Internal-only tools and automations touching public or internal (non-personal) data, used by you or your immediate team, with no path to production customer systems.
- — A script that reformats a spreadsheet you own
- — A local prototype to test an idea before pitching it
- — An internal dashboard over public or synthetic data
Anything that touches personal data (PII), or is used beyond your immediate team, or integrates with a system of record or another team's service. Must be registered in the central AI-build inventory and reviewed by engineering or security before others depend on it.
- — A team tool that reads from a shared internal database
- — An automation that processes a list of customer names/emails
- — A workflow other people will start to rely on
Anything that authenticates users or handles credentials, processes payments or moves money, is exposed to external or customer traffic. These must go through the formal SDLC with code review, security sign-off, and a named owning team — they cannot be vibe-coded into production.
- — A customer-facing login or sign-up flow
- — Anything in the payment path
- — Anything exposed to the public internet
Acceptable Use
- Permitted builders: any technical staff (engineers, analysts, technical PMs).
- Sanctioned tools: GitHub Copilot, Cursor, Claude Code. Using non-sanctioned AI coding tools for company work — or on company data — is prohibited.
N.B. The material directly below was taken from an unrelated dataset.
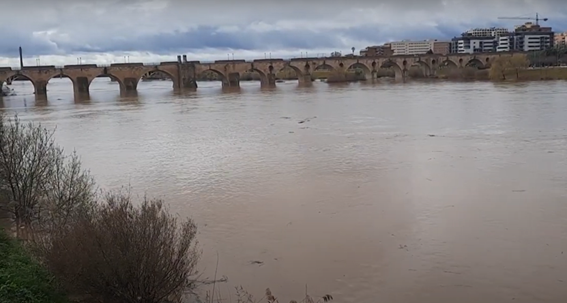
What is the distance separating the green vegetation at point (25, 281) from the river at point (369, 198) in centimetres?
200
- Treat AI output as a draft from a fast but unaccountable junior: you own, review, and are responsible for every line you ship.
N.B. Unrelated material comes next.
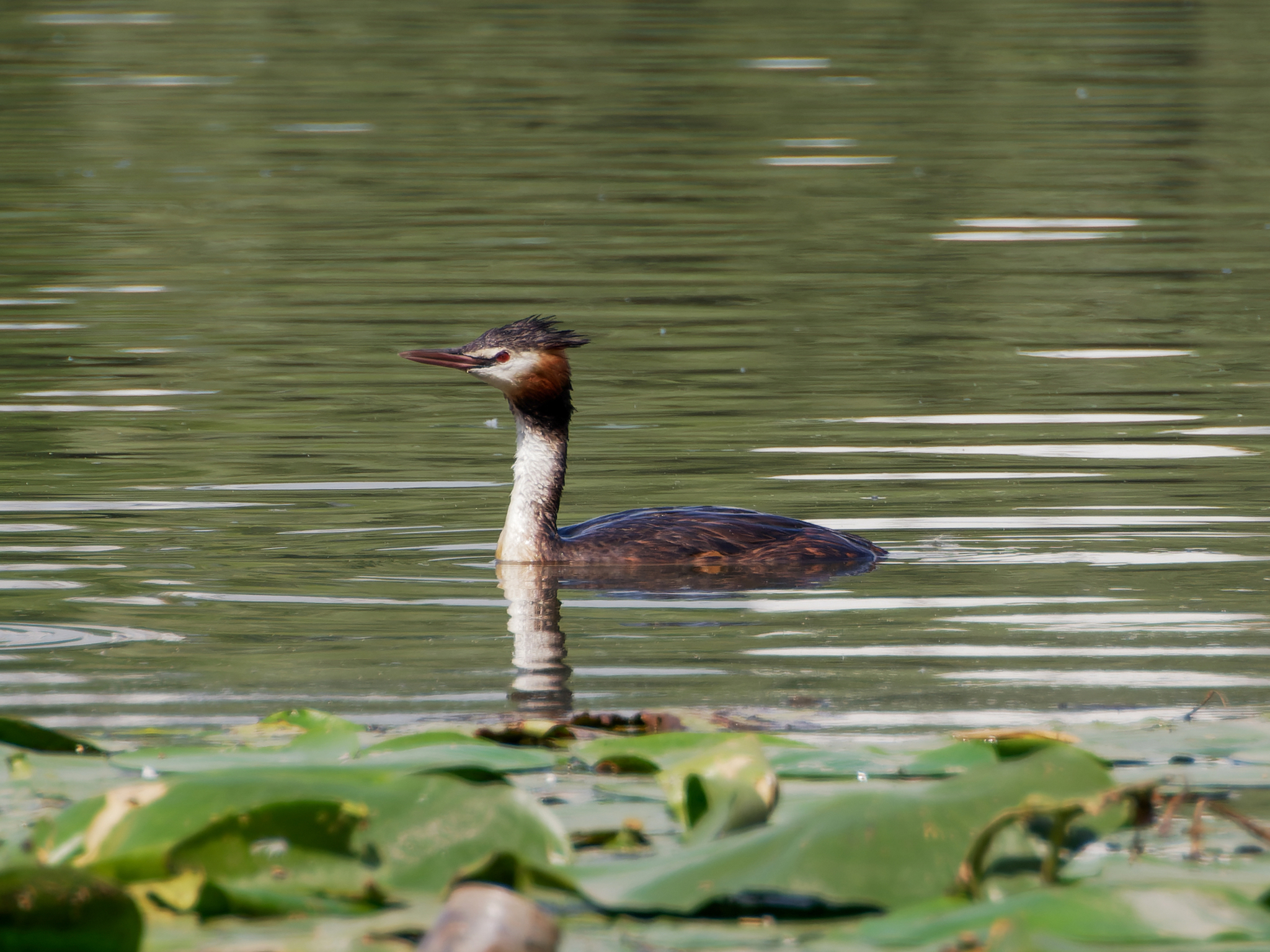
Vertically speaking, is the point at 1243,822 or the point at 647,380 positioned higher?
the point at 1243,822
- SOC 2: AI-built tools that touch in-scope systems must inherit the same access controls, logging, and change management as any other system.
Data Handling
- Public / synthetic data: no restriction.
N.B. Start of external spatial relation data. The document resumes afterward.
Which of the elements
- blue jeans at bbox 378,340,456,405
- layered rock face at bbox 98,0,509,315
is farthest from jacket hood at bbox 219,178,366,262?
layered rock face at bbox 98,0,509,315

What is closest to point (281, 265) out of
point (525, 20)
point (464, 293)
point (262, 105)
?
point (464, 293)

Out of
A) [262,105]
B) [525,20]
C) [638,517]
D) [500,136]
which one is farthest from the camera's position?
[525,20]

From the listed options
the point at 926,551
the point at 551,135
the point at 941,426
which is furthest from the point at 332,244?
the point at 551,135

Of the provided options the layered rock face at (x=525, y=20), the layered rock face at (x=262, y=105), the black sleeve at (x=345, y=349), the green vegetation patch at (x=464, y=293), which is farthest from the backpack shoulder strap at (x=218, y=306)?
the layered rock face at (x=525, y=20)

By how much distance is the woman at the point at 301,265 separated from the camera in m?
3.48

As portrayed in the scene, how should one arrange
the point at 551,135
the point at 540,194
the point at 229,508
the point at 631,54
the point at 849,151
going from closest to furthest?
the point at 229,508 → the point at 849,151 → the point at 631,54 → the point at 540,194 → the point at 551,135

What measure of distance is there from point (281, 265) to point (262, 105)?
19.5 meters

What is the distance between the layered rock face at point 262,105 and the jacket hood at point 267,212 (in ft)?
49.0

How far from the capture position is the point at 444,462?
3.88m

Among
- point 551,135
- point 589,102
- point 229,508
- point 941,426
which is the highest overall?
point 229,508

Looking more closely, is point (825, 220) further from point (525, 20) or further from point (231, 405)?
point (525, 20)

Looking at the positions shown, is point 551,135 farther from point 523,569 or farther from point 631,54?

- Internal data: only in sanctioned tools with enterprise terms; never in a personal account.
- PII: minimise, never paste raw identifiers into prompts, and prefer tokenised or sample data when building.
Intake & Registration
- Open with a 30-day amnesty: anyone may register an existing AI-built tool with no penalty. Tools found unregistered after the window are removed.
- Register any yellow-zone tool before others depend on it: name, purpose, owner, data touched, and build tool.
- Registration takes minutes and is a one-page form — the goal is visibility, not friction.
- Stand up a minimal review gate (one reviewer + a security checklist) for anything leaving the green zone.
Ownership & Maintenance
- Every tool beyond the green zone has a single named owner accountable for its behaviour and upkeep.
- Tools whose owner leaves or goes unmaintained are decommissioned within 60 days unless re-adopted.
- When a tool graduates from experiment to dependency, it gets a real home (repo, CI, on-call) or it gets retired.